Tour of South Foreland Battery Part 2
Coming back out of the gate (there was no gate in 1941. Vehicles had to get through) to your right across the road is the line of bushes by the Engine House. Immediately to the left of that was a ruined cottage. What it looked like I don't know but if it was fit for use then the military would have used it. To the left of that is a circular gun pit. This originally held an anti-aircraft gun which was moved somewhere more strategic for Operation Diver, the defence against V1s. It was replaced by a Spigot Mortar. The shelves were lined with wooden slats to store the shells.
The ground here is open grass up to the flat-roofed farther up. On this ground were originally three, later increased to eight Nissen huts. There were paths in the chalk crossing it, one from the Engine House depression, which led up the bank opposite the cottage and across to the Mess. To the right of this path were urinals.

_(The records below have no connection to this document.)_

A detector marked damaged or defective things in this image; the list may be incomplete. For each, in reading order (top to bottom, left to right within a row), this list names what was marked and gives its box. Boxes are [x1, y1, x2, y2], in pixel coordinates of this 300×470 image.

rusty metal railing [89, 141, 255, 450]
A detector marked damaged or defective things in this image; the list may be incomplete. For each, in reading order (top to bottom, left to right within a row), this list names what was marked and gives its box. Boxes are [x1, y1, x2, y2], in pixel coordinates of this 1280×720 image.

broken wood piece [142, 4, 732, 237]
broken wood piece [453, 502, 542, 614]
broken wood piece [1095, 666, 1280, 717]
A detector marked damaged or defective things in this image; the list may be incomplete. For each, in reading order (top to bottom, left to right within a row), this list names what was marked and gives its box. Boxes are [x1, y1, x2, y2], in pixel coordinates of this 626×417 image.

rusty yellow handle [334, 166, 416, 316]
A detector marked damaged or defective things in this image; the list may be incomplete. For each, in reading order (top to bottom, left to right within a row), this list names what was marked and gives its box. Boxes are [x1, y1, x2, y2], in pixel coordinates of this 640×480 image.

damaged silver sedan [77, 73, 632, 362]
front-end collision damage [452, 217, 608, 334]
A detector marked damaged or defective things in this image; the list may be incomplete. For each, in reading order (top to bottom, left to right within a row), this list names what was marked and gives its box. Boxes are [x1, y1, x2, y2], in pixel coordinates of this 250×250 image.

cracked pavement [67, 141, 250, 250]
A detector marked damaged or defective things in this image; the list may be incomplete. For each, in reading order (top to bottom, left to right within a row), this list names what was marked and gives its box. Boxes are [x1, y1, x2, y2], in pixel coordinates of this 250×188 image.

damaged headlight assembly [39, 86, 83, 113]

On the left hand side of the road a Workshop was set back from the road. I believe it was an existing building converted to military use. Like all the other buildings, Nissens, Accomodation, etc there was a of bank of earth piled in neat rectangles exactly matching the building but set out from it by a few feet. This was to attempt to lessen any blast from incoming shells or bombs.
Coming to the surviving flat-roofed building on the right, this was the kitchen. Or Galley, since the battery was manned by Marines and they used Royal Navy parlance. In front of that, almost up to the road, was the Dining Room, or Mess. To its right is the entrance to the Underground Shelter which stretched from the immediate right of the Workshop to level with the Mess.

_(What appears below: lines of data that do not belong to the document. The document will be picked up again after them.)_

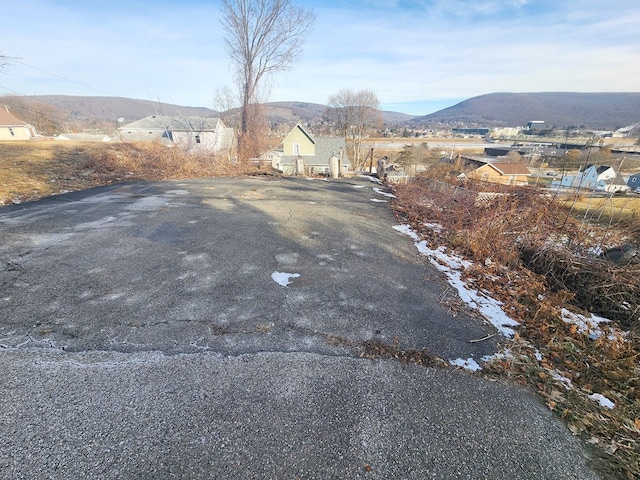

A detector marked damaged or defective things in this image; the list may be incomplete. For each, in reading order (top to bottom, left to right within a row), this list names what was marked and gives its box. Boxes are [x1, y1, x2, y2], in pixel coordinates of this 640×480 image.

cracked asphalt surface [0, 176, 600, 476]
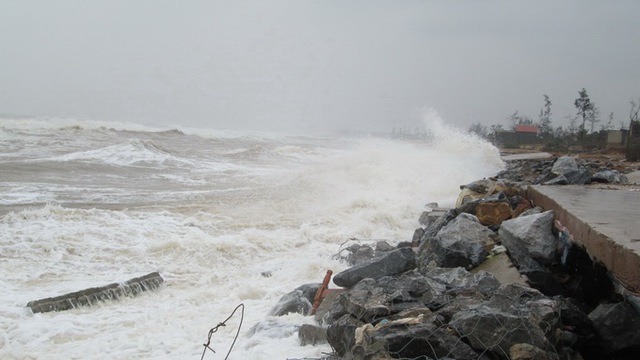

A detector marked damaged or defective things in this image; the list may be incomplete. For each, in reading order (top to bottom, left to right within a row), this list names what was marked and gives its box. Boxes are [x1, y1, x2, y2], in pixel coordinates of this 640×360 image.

broken concrete slab [27, 272, 162, 314]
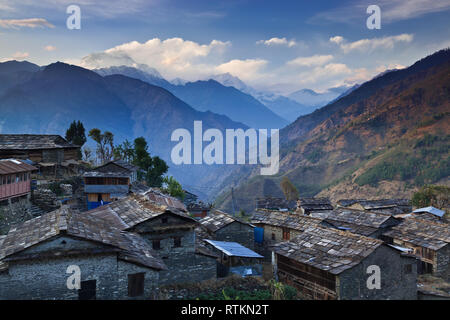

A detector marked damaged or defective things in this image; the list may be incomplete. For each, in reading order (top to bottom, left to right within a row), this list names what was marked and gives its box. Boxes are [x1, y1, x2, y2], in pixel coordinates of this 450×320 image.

rusty metal roof [0, 134, 78, 151]
rusty metal roof [0, 159, 37, 175]
rusty metal roof [0, 208, 165, 270]
rusty metal roof [251, 210, 322, 232]
rusty metal roof [270, 225, 384, 276]
rusty metal roof [384, 219, 450, 251]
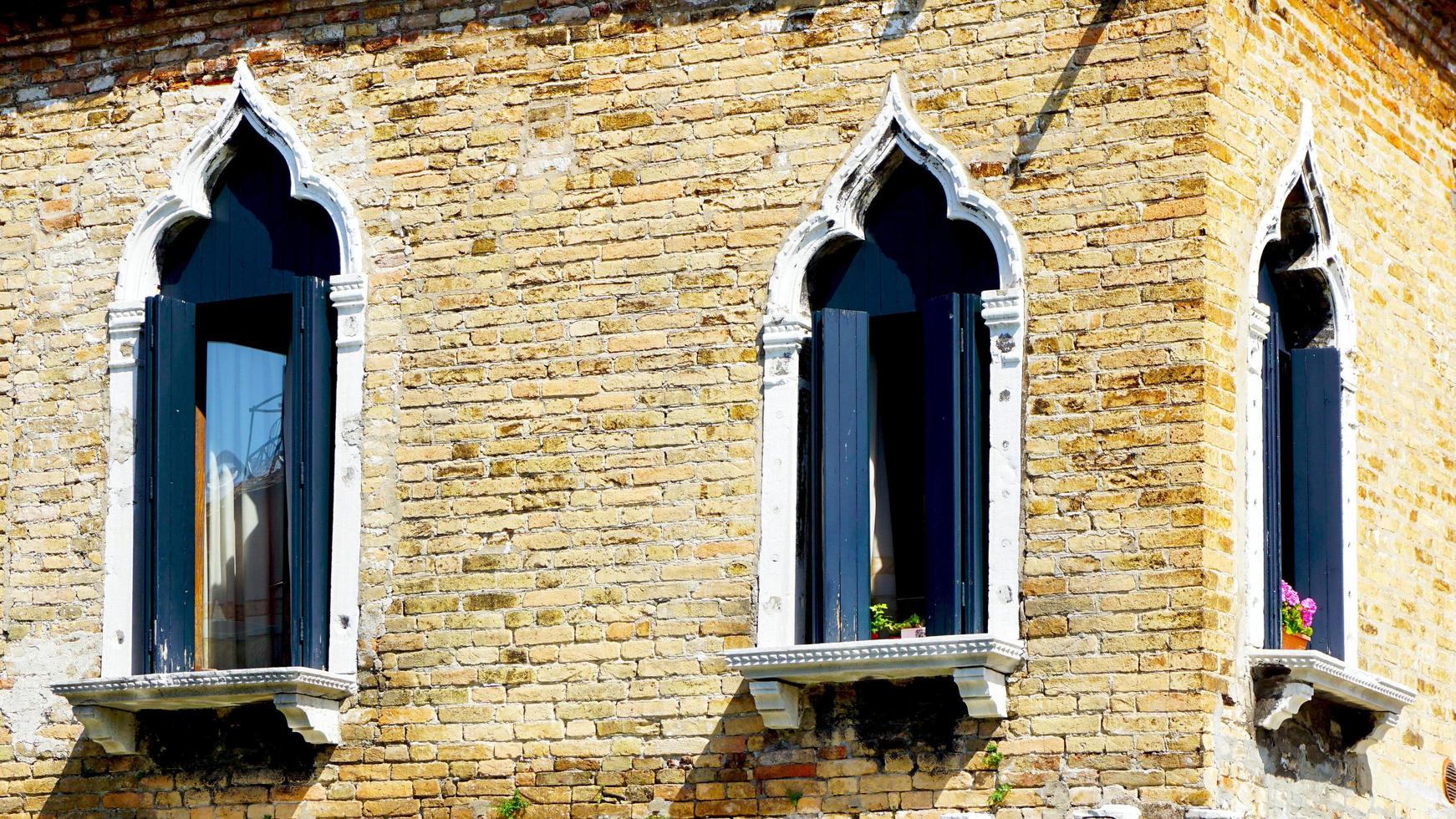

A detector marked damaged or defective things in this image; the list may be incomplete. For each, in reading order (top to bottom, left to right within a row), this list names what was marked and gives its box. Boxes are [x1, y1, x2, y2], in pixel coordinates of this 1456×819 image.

chipped white paint [99, 59, 368, 679]
chipped white paint [759, 75, 1030, 652]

Directly opposite the Mess across the road, slightly set back, was he Converter House. A smallish concrete structure slightly higher than the Mess which was, basically,a transformer. The Engines in the Engine House produced electricity in DC. The guns operated on DC but the Converter House was needed to convert the DC to Ac current for lighting,telephones,etc.
Up the front of the Converter House was a vertical iron ladder. At the top there was an unnecessarily large retaining rail running round the whole top of the building. It is my opinion, and only my opinion, that this was used as a lookout and Air Raid Warning Post.
Turn right down the concrete path by the Mess and the Galley and on the right of it was the Coal Store. This was for cooking and heating.
On the left were Regimental Offices and slightly further along was a toilet block. Next on the right was the Sergeant's Mess then the path turns left . On the left was the Ablutions and Showers and lastly the First Aid Post .The Soakaway was opposite the Ablutions - to the right of that the Incinerator and to the right of that the Sceptic Tank.